End-to-end: source → process → sink

A Razorpay refunds processor reads each settlement event from a settlements topic, computes a refund record, writes it to refunds-emitted, writes an audit row to refund-audit, and advances its consumer offset on the source. The processor crashes mid-loop — kernel OOM, a kubelet restart, a deploy that interrupts the JVM. On restart, the system must produce exactly the same downstream effect as if the crash never happened: every settlement triggers exactly one refund, no more, no less. The previous two chapters covered the building blocks — idempotent producers (per-partition dedup) and transactional writes (multi-partition atomicity). This chapter wires them into the end-to-end loop.

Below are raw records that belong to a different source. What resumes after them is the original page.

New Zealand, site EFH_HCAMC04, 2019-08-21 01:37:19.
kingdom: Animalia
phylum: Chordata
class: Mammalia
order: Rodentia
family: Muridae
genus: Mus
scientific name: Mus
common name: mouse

End-to-end exactly-once is the consumer-process-produce pattern wrapped in one Kafka transaction. Reads happen in read_committed mode so input is stable. Outputs and the source offset commit are bundled into the same transaction via sendOffsetsToTransaction. On restart, the consumer reads the last committed offset and replays the partial transaction's input — but the producer's idempotent dedup plus the transactional all-or-nothing make the replay invisible to downstream.

The closed loop, in one transaction

The processor's main loop is three operations and a commit: poll, transform, produce, commit-offset. Without transactions, each line is a separate failure surface. With them, the four operations collapse into one atomic step.

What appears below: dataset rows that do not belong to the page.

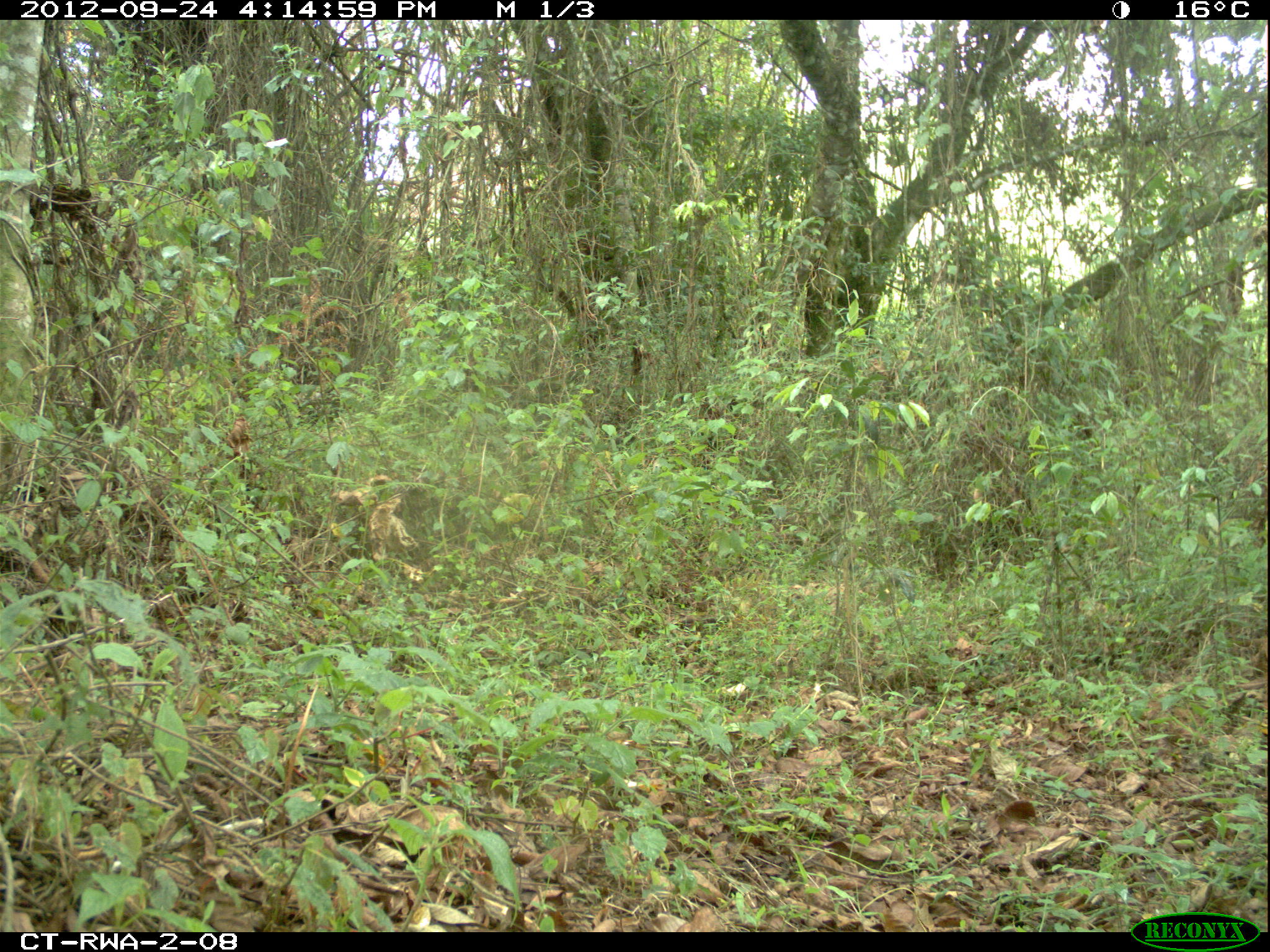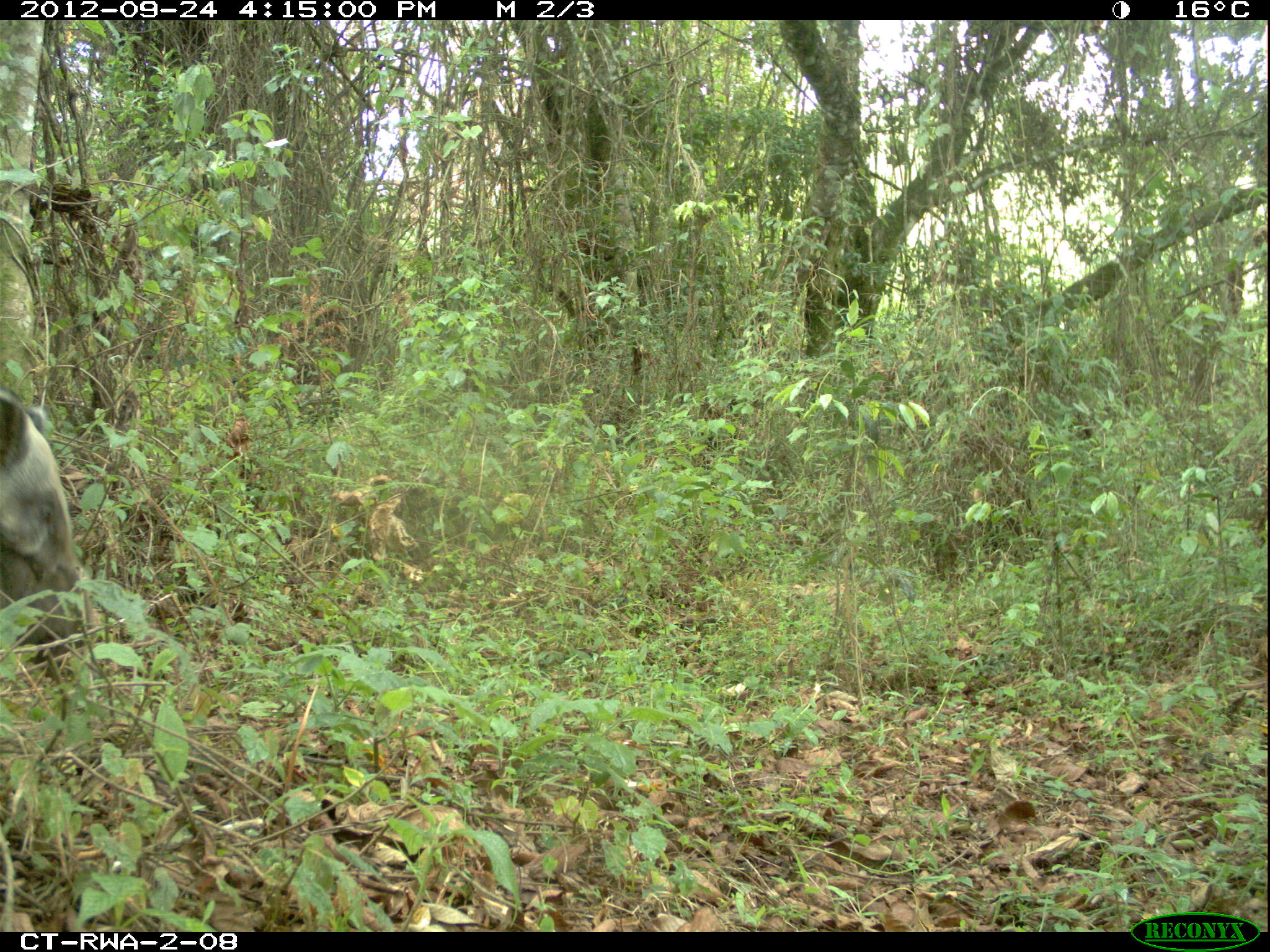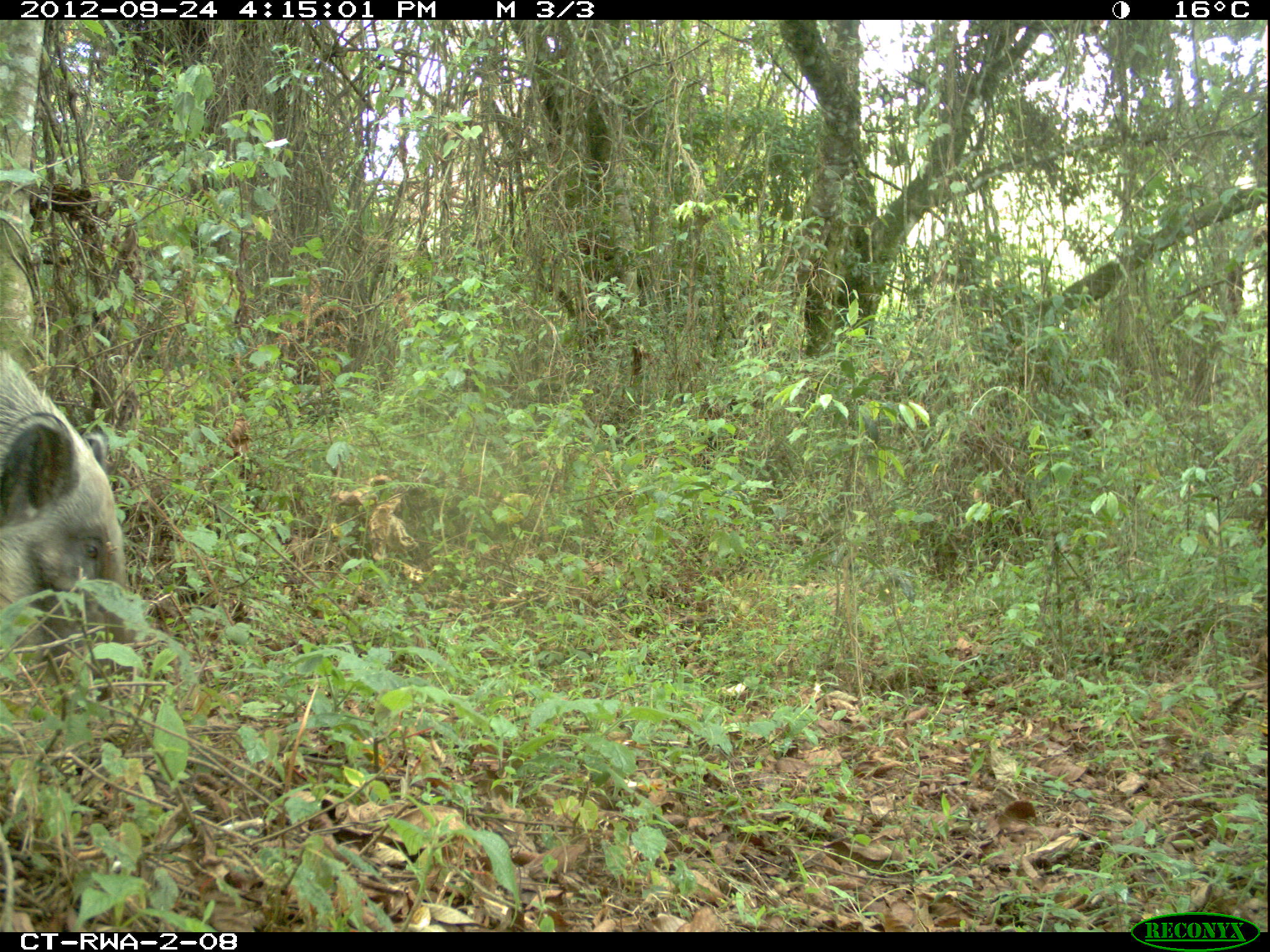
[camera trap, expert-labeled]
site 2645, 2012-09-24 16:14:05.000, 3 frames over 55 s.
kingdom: Animalia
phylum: Chordata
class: Mammalia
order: Artiodactyla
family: Suidae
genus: Potamochoerus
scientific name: Potamochoerus larvatus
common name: bushpig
Potamochoerus larvatus (bushpig), count 5.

The exactly-once consumer-process-produce loopA Kafka stream-processing job reads a settlements record from the source topic in read_committed mode, computes a refund and audit row, writes both to output topics, then commits the source offset — all four operations bundled into one Kafka transaction. On crash, the next run reads the same source offset and replays, but the previous transaction's outputs were never made visible so no duplicates appear downstream. consumer-process-produce inside one transaction settlements source topic partition 7, offset 4521 refunds processor poll → transform → produce transactional.id=refunds-7 isolation=read_committed enable.idempotence=true refunds-emitted output topic refund-audit output topic __consumer_offsets internal, settlements:7=4522 poll one transaction wraps all four: beginTransaction() → produce(refunds) → produce(audit) → sendOffsetsToTransaction(4522) → commitTransaction() crash anywhere = none of them visible to downstream; restart re-polls offset 4521
The four operations the processor must do per record. Wrapping them in one Kafka transaction makes them a single atomic unit — either every downstream effect lands, or none does.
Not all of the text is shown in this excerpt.